Tampa Bay Rays – No. 55
- Pitcher
- Born: September 25, 2001 (age 24) Rockwall, Texas, U.S.
- Bats: LeftThrows: Right

MLB debut
- September 6, 2026, for the Tampa Bay Rays

MLB statistics (through September 20, 2026)
- Win–loss record: 0–0
- Earned run average: 5.79
- Strikeouts: 7
- Stats at Baseball Reference

Teams
- Tampa Bay Rays (2026–present);

= Ty Johnson (baseball) =

American baseball player (born 2001)

 Ty Roman Johnson (born September 25, 2001) is an American professional baseball pitcher for the Tampa Bay Rays of Major League Baseball (MLB).

==Amateur career==
Johnson attended Lawrence North High School in Indianapolis, Indiana and played college baseball at Ball State University. In 2022, he played collegiate summer baseball with the Cotuit Kettleers of the Cape Cod Baseball League.

==Professional career==
Johnson was selected by the Chicago Cubs in the 15th round of the 2023 Major League Baseball draft.

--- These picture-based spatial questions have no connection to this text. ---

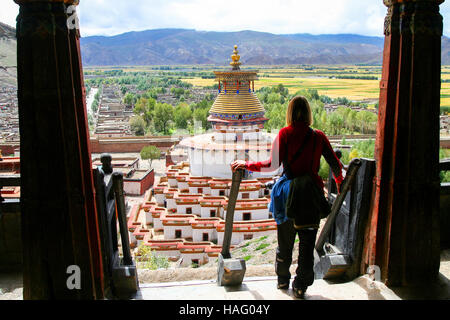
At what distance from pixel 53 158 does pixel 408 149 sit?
2344 millimetres

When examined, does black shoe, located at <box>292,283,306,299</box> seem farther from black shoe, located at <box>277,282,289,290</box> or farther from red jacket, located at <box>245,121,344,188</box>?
red jacket, located at <box>245,121,344,188</box>

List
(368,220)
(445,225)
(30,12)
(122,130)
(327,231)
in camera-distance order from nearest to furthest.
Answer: (30,12) < (368,220) < (327,231) < (445,225) < (122,130)

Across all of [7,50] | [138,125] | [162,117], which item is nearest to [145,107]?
[162,117]

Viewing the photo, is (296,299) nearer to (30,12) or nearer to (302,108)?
(302,108)

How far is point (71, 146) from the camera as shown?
8.45 feet

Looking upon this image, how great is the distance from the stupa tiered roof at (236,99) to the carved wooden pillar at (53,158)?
43.1ft

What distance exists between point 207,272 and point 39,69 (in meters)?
2.51

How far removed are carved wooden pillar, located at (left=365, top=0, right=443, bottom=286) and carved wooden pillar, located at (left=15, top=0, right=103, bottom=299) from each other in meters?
2.02

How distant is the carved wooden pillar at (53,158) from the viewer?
8.08ft

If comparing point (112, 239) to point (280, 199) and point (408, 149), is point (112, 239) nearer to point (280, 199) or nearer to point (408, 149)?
point (280, 199)

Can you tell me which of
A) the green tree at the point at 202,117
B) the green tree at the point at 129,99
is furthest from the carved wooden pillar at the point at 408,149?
the green tree at the point at 129,99

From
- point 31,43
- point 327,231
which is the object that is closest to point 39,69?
point 31,43

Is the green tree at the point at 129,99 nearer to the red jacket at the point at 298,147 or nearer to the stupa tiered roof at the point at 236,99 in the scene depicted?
the stupa tiered roof at the point at 236,99

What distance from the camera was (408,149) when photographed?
2.88m
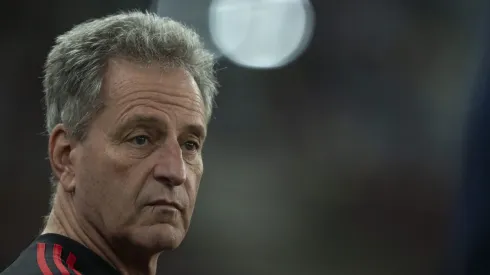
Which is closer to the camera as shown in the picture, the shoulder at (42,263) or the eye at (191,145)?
A: the shoulder at (42,263)

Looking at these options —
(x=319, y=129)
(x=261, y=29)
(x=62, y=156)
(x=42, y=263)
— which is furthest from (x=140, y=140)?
(x=261, y=29)

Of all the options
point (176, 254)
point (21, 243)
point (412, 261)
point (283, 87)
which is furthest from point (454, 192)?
point (21, 243)

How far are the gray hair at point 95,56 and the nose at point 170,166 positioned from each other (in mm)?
197

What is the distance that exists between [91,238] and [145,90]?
0.40 metres

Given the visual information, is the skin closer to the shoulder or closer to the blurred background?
the shoulder

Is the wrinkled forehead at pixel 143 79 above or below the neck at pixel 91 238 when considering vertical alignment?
above

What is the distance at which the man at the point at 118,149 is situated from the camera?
195 cm

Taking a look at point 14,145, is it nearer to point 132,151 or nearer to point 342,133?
point 342,133

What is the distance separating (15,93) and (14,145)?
0.37 m

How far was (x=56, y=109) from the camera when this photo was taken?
2.04 metres

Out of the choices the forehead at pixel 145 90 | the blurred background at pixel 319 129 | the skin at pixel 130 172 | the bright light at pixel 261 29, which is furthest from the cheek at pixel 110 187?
the bright light at pixel 261 29

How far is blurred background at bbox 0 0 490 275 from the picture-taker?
5816mm

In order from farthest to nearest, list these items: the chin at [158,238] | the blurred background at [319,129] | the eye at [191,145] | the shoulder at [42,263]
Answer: the blurred background at [319,129], the eye at [191,145], the chin at [158,238], the shoulder at [42,263]

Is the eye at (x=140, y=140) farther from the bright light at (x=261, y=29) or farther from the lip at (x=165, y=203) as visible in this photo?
the bright light at (x=261, y=29)
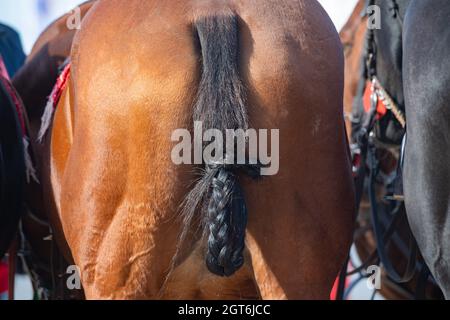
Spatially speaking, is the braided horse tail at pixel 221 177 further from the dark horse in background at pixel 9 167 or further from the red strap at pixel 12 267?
the red strap at pixel 12 267

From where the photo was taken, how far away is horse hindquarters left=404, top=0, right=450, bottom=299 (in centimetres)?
236

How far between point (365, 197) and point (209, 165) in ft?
8.55

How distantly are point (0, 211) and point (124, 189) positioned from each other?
41.9 inches

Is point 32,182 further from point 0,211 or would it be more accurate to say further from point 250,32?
point 250,32

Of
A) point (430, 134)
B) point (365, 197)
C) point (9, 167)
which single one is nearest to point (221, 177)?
point (430, 134)

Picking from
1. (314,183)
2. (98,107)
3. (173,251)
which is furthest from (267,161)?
(98,107)

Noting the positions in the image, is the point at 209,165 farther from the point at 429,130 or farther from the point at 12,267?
the point at 12,267

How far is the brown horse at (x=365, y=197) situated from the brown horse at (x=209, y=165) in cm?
185

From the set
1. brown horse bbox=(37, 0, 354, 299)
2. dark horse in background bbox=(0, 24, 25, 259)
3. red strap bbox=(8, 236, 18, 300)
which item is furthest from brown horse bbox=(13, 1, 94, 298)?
brown horse bbox=(37, 0, 354, 299)

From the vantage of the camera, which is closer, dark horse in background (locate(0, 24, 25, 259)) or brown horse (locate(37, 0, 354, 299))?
brown horse (locate(37, 0, 354, 299))

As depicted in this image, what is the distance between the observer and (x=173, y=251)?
234cm

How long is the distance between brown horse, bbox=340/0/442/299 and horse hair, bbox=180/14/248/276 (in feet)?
6.73

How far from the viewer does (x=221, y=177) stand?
224 centimetres

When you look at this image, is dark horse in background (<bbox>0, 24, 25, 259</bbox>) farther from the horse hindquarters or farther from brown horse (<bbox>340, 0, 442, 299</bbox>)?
brown horse (<bbox>340, 0, 442, 299</bbox>)
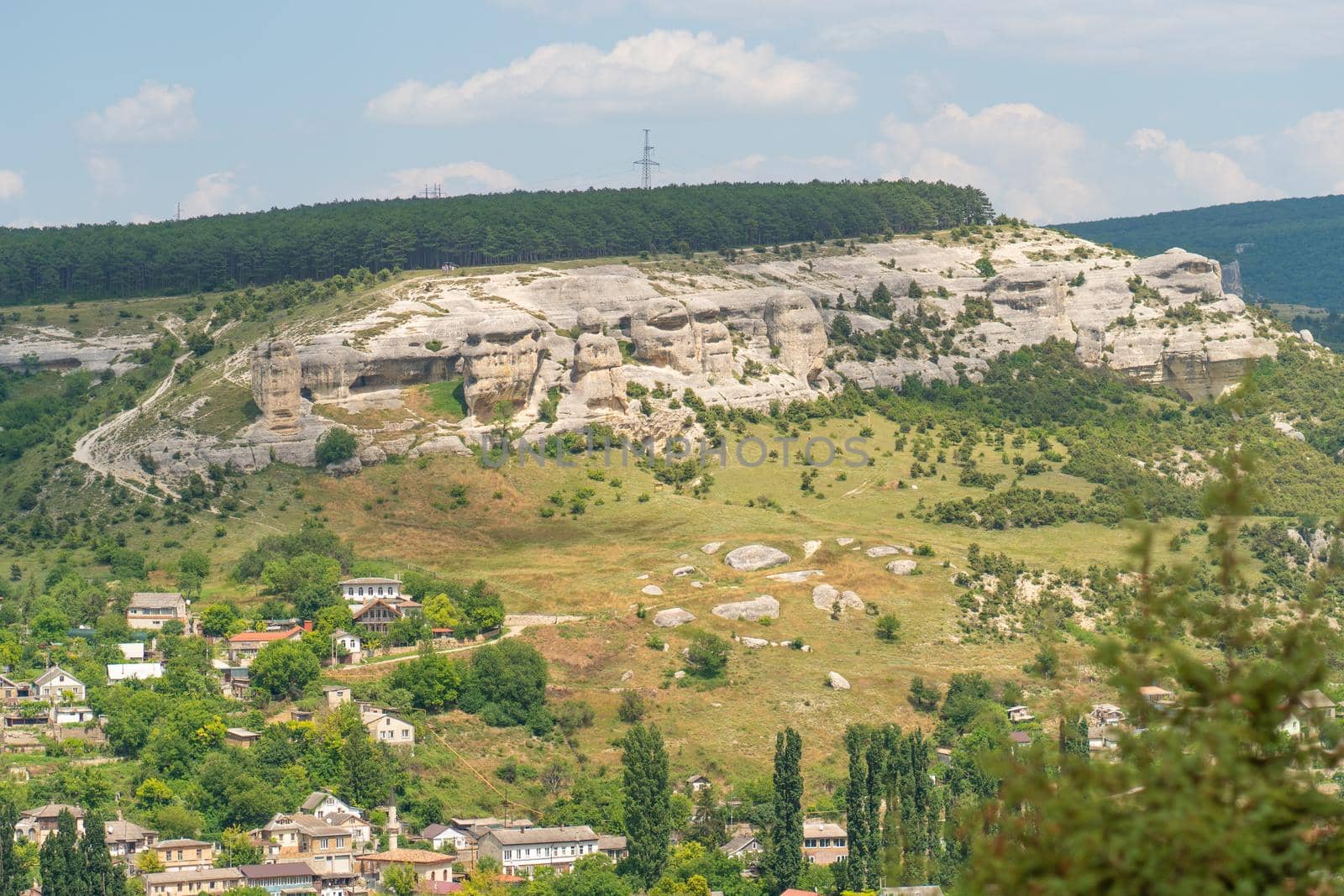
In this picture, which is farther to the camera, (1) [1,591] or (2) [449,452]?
(2) [449,452]

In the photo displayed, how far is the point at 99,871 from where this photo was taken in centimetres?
6319

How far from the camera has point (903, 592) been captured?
92.4 m

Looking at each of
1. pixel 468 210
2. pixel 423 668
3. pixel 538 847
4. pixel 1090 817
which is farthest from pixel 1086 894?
pixel 468 210

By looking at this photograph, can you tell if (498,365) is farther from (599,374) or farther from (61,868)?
(61,868)

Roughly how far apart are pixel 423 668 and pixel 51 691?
13.6 meters

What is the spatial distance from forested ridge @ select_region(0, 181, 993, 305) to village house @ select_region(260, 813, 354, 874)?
63105mm

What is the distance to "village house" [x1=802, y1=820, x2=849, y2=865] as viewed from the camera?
69062 millimetres

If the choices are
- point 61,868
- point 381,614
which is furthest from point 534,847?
point 381,614

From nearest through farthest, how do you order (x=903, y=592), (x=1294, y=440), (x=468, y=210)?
(x=903, y=592) < (x=1294, y=440) < (x=468, y=210)

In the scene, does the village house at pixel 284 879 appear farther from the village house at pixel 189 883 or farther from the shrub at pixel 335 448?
the shrub at pixel 335 448

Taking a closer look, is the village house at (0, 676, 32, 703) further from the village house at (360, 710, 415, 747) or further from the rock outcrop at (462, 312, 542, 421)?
the rock outcrop at (462, 312, 542, 421)

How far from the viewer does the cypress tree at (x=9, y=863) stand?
63.1m

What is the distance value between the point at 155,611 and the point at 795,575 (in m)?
26.4

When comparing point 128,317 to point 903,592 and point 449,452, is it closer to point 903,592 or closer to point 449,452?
point 449,452
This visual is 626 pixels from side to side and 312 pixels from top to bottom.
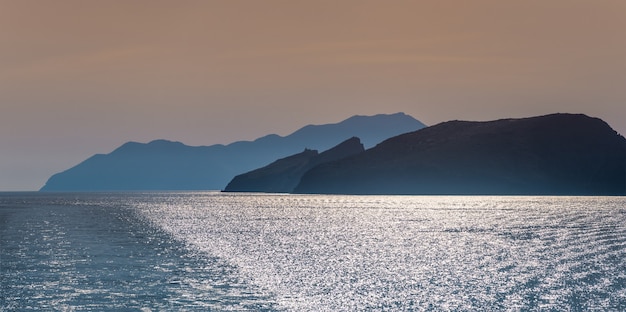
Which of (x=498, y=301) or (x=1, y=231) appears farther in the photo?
(x=1, y=231)

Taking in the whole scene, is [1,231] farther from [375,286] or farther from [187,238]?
[375,286]

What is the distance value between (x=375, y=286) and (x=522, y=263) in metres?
19.7

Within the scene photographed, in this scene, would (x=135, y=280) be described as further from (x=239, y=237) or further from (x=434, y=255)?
(x=239, y=237)

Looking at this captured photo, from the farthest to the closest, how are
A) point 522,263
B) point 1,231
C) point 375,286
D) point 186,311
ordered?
point 1,231
point 522,263
point 375,286
point 186,311

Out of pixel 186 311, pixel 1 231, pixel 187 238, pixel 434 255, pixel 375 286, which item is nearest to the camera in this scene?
pixel 186 311

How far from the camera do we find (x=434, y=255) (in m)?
76.4

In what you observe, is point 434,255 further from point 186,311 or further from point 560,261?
point 186,311

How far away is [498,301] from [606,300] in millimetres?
6406

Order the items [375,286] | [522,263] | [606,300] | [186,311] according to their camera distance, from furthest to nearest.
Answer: [522,263] → [375,286] → [606,300] → [186,311]

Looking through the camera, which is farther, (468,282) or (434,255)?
(434,255)

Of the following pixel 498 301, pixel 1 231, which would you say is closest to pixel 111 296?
pixel 498 301

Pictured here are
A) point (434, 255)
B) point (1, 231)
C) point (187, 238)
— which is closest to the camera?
point (434, 255)

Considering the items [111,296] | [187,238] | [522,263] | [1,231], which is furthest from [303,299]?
[1,231]

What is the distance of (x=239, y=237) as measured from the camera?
338ft
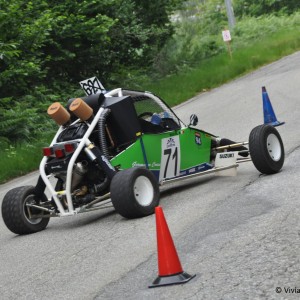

Johnson started his professional career in 2024 with the debut with the Myrtle Beach Pelicans and South Bend Cubs. On July 28, 2024 the Cubs traded Johnson, Christopher Morel and Hunter Bigge to the Tampa Bay Rays in exchange for Isaac Paredes. He began his Rays career that year with the Bowling Green Hot Rods. Johnson started 2025 with the Double–A Montgomery Biscuits.

Johnson began the 2026 season with the Triple–A Durham Bulls, posting a 4–1 record and 3.03 ERA with 84 strikeouts across 21 appearances (10 starts). On September 5, 2026, Johnson was selected to the 40–man roster and promoted to the major leagues for the first time.